* [PATCH v2 1/4] perf tools: record aarch64 registers automatically
@ 2021-02-10 13:22 Alexandre Truong
2021-02-10 13:22 ` [PATCH v2 2/4] perf tools: add a mechanism to inject stack frames Alexandre Truong
` (2 more replies)
0 siblings, 3 replies; 5+ messages in thread
From: Alexandre Truong @ 2021-02-10 13:22 UTC (permalink / raw)
To: linux-kernel, linux-perf-users; +Cc: Alexandre Truong
On arm64, automatically record all the registers if the frame pointer
mode is on. They will be used to do a dwarf unwind to find the caller
of the leaf frame if the frame pointer was omitted.
Signed-off-by: Alexandre Truong <alexandre.truong@arm.com>
---
tools/perf/arch/arm64/util/machine.c | 7 +++++++
tools/perf/builtin-record.c | 7 +++++++
tools/perf/util/callchain.h | 2 ++
3 files changed, 16 insertions(+)
diff --git a/tools/perf/arch/arm64/util/machine.c b/tools/perf/arch/arm64/util/machine.c
index d41b27e781d3..8a8bab5f4e68 100644
--- a/tools/perf/arch/arm64/util/machine.c
+++ b/tools/perf/arch/arm64/util/machine.c
@@ -4,6 +4,8 @@
#include <string.h>
#include "debug.h"
#include "symbol.h"
+#include "callchain.h"
+#include "record.h"
/* On arm64, kernel text segment start at high memory address,
* for example 0xffff 0000 8xxx xxxx.

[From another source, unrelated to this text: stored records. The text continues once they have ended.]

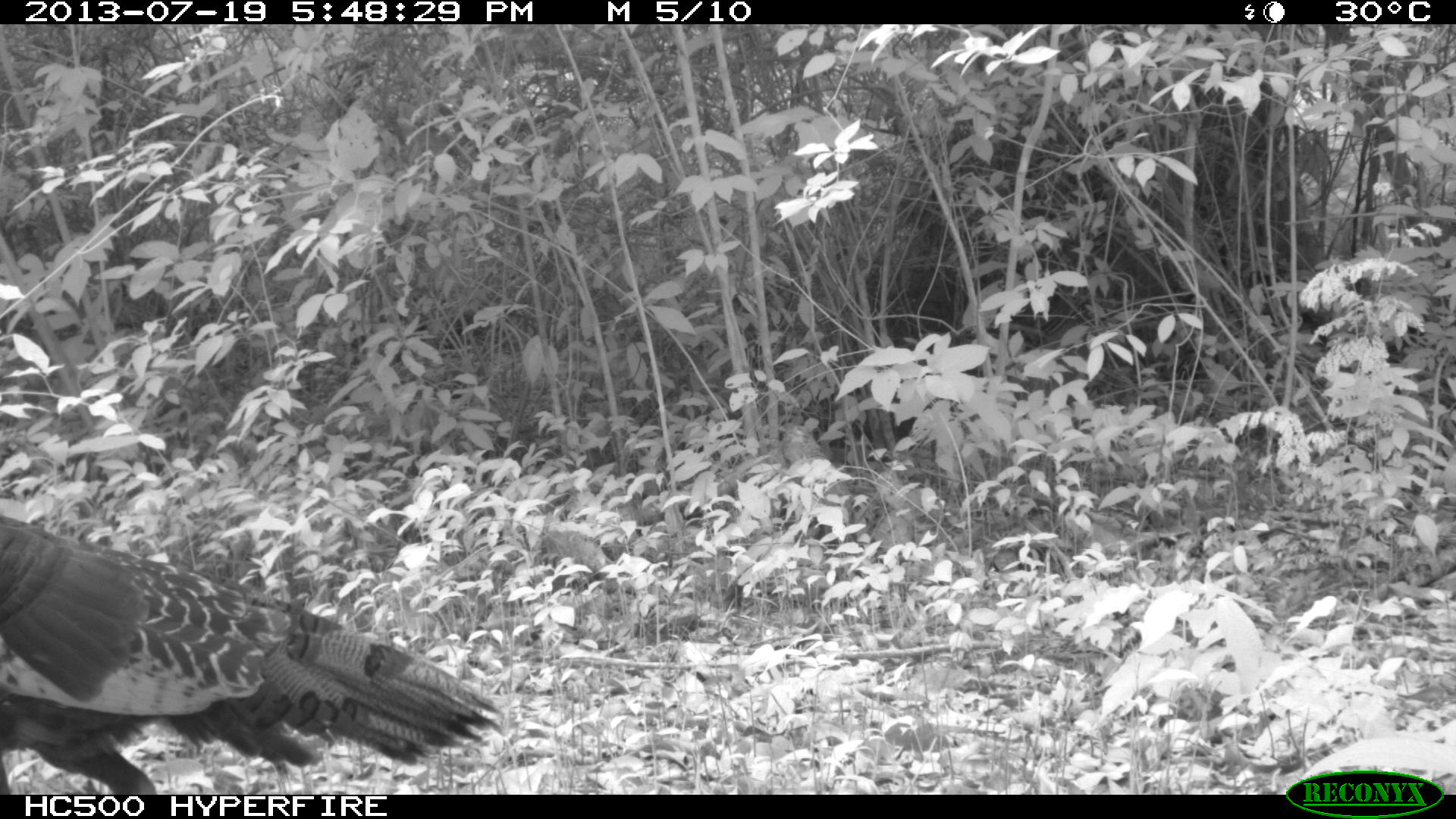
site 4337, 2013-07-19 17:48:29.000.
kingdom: Animalia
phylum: Chordata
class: Aves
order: Galliformes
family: Phasianidae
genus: Meleagris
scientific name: Meleagris ocellata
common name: ocellated turkey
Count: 2.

Modules start at a low memory
@@ -25,3 +27,8 @@ void arch__symbols__fixup_end(struct symbol *p, struct symbol *c)
p->end = c->start;
pr_debug4("%s sym:%s end:%#lx\n", __func__, p->name, p->end);
}
+
+void arch__add_leaf_frame_record_opts(struct record_opts *opts)
+{
+ opts->sample_user_regs = arch__user_reg_mask();
+}
diff --git a/tools/perf/builtin-record.c b/tools/perf/builtin-record.c
index 7bb10e9863bd..a5161f54b838 100644
--- a/tools/perf/builtin-record.c
+++ b/tools/perf/builtin-record.c
@@ -2243,6 +2243,10 @@ static int record__parse_mmap_pages(const struct option *opt,
return ret;
}
+void __weak arch__add_leaf_frame_record_opts(struct record_opts *opts __maybe_unused)
+{
+}
+
static int parse_control_option(const struct option *opt,
const char *str,
int unset __maybe_unused)
@@ -2810,6 +2814,9 @@ int cmd_record(int argc, const char **argv)
/* Enable ignoring missing threads when -u/-p option is defined. */
rec->opts.ignore_missing_thread = rec->opts.target.uid != UINT_MAX || rec->opts.target.pid;
+ if (callchain_param.enabled && callchain_param.record_mode == CALLCHAIN_FP)
+ arch__add_leaf_frame_record_opts(&rec->opts);
+
err = -ENOMEM;
if (evlist__create_maps(rec->evlist, &rec->opts.target) < 0)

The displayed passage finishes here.